Digital-currency enthusiasts on Wall Street and pro-bitcoin venture capitalists argue newly regulated and professional exchanges are needed to generate the kind of trading volumes that would smooth out bitcoin’s price, whose volatility is seen as an impediment to its widespread adoption
News coming from Bloomberg, stating the company plans to list bitcoin prices on its financial data terminals, a move that could give the volatile digital currency a stamp of respectability and spark interest in U.S.-based trading platforms.
According to a blog post on Bloomberg’s corporate website, the more than 320,000 subscribers to the firm’s terminals will now have access to bitcoin prices from Kraken and Coinbase, both out of San Francisco. Kraken bills itself as a bitcoin exchange while Coinbase, which provides payment processing for merchants and digital wallets for individuals, functions more as a broker-dealer.
One person familiar with Bloomberg’s decision said it was made in response to requests from hundreds of customers wanting access to bitcoin prices. The facility, which allows users to chart prices, has been in development since last year.

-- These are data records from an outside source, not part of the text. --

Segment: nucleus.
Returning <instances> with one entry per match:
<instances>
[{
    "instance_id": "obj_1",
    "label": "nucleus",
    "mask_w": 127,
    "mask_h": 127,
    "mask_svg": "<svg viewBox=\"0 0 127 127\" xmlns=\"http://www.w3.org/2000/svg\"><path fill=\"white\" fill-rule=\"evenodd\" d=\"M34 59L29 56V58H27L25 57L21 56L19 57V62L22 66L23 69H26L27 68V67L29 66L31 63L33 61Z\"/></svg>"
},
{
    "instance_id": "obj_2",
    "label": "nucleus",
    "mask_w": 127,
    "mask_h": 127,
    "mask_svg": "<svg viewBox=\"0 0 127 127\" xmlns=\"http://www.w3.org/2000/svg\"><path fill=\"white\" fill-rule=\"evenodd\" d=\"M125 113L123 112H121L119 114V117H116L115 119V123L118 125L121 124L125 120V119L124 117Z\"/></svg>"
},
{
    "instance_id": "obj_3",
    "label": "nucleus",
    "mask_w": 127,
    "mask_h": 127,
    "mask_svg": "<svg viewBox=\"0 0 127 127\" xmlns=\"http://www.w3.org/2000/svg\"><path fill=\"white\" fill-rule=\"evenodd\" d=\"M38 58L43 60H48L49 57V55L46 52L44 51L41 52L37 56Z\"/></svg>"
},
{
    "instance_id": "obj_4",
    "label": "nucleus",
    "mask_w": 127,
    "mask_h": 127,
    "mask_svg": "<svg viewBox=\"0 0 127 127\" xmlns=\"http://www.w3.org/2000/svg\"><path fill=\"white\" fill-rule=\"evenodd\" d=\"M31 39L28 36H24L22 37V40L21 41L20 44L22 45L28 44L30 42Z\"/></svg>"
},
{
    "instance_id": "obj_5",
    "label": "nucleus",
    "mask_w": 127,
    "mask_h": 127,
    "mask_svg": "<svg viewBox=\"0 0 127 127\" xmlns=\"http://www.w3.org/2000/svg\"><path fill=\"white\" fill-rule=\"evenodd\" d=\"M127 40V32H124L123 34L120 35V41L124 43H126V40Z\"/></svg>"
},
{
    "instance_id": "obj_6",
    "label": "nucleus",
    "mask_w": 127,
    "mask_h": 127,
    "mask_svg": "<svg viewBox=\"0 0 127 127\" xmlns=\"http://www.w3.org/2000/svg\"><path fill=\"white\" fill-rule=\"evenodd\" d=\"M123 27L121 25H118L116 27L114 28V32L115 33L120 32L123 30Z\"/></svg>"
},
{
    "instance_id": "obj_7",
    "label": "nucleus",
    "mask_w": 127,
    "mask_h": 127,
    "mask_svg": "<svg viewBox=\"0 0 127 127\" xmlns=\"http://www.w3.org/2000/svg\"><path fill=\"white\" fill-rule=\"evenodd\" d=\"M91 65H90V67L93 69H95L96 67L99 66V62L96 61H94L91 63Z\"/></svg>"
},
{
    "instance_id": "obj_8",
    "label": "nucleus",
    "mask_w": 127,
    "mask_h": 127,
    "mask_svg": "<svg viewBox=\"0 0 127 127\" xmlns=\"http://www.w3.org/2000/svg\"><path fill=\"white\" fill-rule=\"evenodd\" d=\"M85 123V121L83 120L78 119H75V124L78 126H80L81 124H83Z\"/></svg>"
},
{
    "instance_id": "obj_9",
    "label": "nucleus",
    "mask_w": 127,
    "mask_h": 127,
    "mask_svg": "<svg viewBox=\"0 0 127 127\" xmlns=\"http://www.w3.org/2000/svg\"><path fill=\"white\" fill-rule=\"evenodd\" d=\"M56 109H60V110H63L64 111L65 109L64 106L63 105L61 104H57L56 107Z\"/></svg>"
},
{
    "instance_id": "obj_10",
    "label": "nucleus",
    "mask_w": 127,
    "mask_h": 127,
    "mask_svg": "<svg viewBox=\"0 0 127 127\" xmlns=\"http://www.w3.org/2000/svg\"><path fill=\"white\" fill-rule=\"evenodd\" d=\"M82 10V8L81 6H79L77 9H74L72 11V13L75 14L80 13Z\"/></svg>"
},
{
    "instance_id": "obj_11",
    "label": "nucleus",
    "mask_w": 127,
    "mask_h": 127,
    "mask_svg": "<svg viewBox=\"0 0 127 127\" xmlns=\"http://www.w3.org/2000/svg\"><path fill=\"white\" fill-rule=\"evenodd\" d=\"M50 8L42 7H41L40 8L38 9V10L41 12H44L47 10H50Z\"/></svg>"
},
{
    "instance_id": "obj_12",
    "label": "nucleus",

“While bitcoin and other virtual currency markets are still nascent, they represent an interesting intersection of finance and technology,” wrote Tod Van Name, Bloomberg global head of fixed income, currencies and commodities in the blog post. “Given that Bloomberg sits squarely at that intersection, providing pricing for this underdeveloped market is a natural fit for us.”
In relaying prices from the two exchanges, Bloomberg’s move doesn’t enhance or standardize existing prices like a newly engineered index from multiple price feeds would. The financial data provider said its move didn’t amount to an endorsement or guarantee of bitcoin and that customers wouldn’t be able to trade the digital currency on a Bloomberg terminal.
Still, investors could welcome the news as a vote of confidence in bitcoin, which has seen its price halved since December following a string of negative developments. Bloomberg terminals, a fixture on trading desks across Wall Street, are a key part of the trading infrastructure used by banks, hedge funds and other deep-pocketed professional investors, a group whose money could bring significantly more liquidity to bitcoin trading.
“On Wall Street, an investible asset class is considered to be something that’s quoted on the Bloomberg terminal,” says Barry Silbert, chief executive of SecondMarket Inc., which launched a bitcoin investment fund in September. He has predicted once Bloomberg quotes a bitcoin price it would open the currency up to “substantial institutional investor interest.”
The blog post hinted that more bitcoin products could be in the works, telling readers to “stay tuned for more.” It wasn’t clear whether a price index, trading functionality or some other enhancement was under consideration.
Bloomberg’s decision to draw prices from Kraken and Coinbase could provide a boost to those firms, raising their profile among professional investors. For Kraken in particular, which like Coinbase and other U.S.-based bitcoin businesses has been busily gathering U.S. regulatory backing for its operation, it could help it compete with offshore exchanges such as Slovenia-based Bitstamp and Bulgaria-based BTC-e, currently the two biggest bitcoin exchanges.
Bloomberg’s decision to publish bitcoin prices coincides with moves to develop high-tech, federally regulated exchanges that would cater to professional investors in the digital currency rather than the individuals who have comprised most of the trading volume until now. These include a new platform targeted at high-frequency trading firms launched by Atlas ATS in New York and Hong Kong, one from London-based Coinfloor, which claims to the first auditable bitcoin exchange, and a separate SecondMarket project to build an exchange for institutional investors.
According to an index from news site Coindesk, bitcoin’s price soared last year from $13.51 at the end of 2012 to an all-time high of $1,151.30 on Dec. 4. That was driven in part by increased adoption as businesses world-wide began accepting payments in the digital currency and as U.S. regulators signaled an unexpectedly accommodative stance toward the new technology, with legislation treating digital currencies as property.
But since then, the price has fallen sharply amid concerns over a crackdown in China, a hacking attack that briefly crippled the digital currency’s core network, and the collapse of Tokyo-based Mt. Gox, once the dominant bitcoin exchange.